Some candidates may be put off by the broad scope of responsibilities. Kay Shah, a director in the family office division of StevenDouglas, an executive search firm headquartered in Fort Lauderdale, said she often warns candidates coming from firms like KPMG or Goldman Sachs about the realities of the job.
“‘Well, you do know that you probably won’t have an expense account,” she tells them. “You might have to go in and do your boss’s dry cleaning. You might need to pick up the daughter from the airport even though you’re a CFO.’”
Other obstacles include the risk of working for a single client, the informality of family-dominated boards and subjective performance reviews, said Charlie Grace, managing director at Cambridge Associates and head of its Family Enterprise Solutions unit.
For some investment professionals, working for a family office can feel restrictive. "They just get bored," says Rich Bursek, president of Certuity, an investment advisory firm, who notes that single family offices can have high turnover rates. "The way they made money is very correlated to how the family made money. And that person may want to start to look at other opportunities. Let's say it's real estate and they want to branch into data centers or multifamily.
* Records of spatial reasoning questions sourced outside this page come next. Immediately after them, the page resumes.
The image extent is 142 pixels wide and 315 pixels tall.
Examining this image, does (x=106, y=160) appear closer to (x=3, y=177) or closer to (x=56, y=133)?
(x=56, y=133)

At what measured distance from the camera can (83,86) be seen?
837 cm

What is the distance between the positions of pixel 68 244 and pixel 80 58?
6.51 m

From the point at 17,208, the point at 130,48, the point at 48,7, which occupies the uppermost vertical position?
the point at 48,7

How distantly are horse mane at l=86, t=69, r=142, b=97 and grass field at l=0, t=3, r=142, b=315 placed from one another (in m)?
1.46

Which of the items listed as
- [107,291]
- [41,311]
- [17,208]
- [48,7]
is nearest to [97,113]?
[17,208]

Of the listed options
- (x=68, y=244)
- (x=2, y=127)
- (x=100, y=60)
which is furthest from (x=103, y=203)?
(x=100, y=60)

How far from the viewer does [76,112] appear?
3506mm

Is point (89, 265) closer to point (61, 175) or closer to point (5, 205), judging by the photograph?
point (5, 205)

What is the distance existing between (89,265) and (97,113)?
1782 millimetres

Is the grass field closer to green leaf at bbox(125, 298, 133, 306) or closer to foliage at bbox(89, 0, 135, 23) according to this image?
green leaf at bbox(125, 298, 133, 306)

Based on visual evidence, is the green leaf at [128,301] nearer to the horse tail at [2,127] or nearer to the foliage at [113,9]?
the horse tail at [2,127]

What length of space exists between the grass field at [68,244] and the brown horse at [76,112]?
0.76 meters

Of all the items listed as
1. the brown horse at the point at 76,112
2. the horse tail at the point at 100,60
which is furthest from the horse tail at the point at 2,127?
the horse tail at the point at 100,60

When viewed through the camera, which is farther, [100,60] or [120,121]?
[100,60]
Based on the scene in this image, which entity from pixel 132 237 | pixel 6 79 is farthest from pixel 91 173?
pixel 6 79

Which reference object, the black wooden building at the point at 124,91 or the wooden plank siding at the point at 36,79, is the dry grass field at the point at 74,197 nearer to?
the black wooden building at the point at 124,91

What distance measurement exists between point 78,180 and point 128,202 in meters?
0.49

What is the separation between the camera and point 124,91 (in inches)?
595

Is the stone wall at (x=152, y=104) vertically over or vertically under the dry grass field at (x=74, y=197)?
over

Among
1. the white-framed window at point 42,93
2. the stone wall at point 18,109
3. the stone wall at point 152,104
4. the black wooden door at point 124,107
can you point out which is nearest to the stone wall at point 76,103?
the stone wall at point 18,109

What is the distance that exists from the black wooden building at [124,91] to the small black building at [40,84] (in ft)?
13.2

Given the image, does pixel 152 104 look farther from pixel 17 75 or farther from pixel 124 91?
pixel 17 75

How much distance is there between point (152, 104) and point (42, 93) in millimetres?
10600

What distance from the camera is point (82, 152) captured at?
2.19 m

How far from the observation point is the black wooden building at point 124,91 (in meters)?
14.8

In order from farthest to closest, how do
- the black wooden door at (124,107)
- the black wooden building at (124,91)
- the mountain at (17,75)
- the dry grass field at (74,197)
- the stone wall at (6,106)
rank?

They can feel very pigeonholed when it comes to the investment mandate."
The challenge intensifies for senior hires. “If you’re looking for someone to be a true leader and change the investment focus and be a representative to banks and law firms, you’re going to need a very accomplished individual,” Castine said. “And there’s only so many of them, and they’re getting job offers from a lot of other firms.”
Investment strategies have become more complex, Grace said, “especially for allocations to alternative investments like private equity and venture capital.” That increases the difficulty of finding candidates with the right skills, he said.
One Title, Many Jobs
Top executives at single-family offices are often expected to wear many hats. “Team members must have a proven ability to discuss the current state of the economy and markets; understand and recommend complex estate, philanthropic and tax planning strategies; develop productive working relationships with diverse families; communicate effectively; and successfully manage myriad family dynamics,” Smith said.
In multigenerational family offices, the internal dynamics can be particularly tricky. “Do I listen to the patriarch or matriarch, or is it the younger people that may have not quite taken the reins yet?” Castine said.
The low-key, private nature of family offices can also be a disadvantage.
“Senior talent is often looking for visibility and industry leadership roles and want to join an enterprise with a strong reputation and brand,” said Suzanne Peck, president of GenTrust, an advisory firm for ultra-high-net-worth families. “They may be less inclined to engage with an unknown family entity.”
Family offices typically offer lower compensation, according to the HSBC survey. The average CEO salary is $288,000, far below that for private equity CEOs, who make $447,000. In response, many are boosting salaries and offering bonuses, profit-sharing and co-investment opportunities to attract high-level talent.
There’s growing openness to these more competitive structures, said Shah, who is currently working with a third-generation, Miami-based family office looking to professionalize its operations. “They are very interested in providing a competitive structure that includes a third base [salary], a third bonus and a third some kind of carry or co-investment,” she said.
In some cases, families are willing to meet steep demands. Castine recalled a CIO candidate who wanted “millions of dollars” to set up a hedge fund alongside his job.
“And they allowed it because that was how he would get better returns for all of them,” Castine said. “They knew there was a risk there, but they did it, and he’s doing quite well.”
Finding the right people can require a deft touch, Shah said — and not every search firm is equipped for the task. “It’s not always about using agencies that you’ve used for all your other nonfamily office roles,” she said. “Because the family office world is so nuanced and specialized."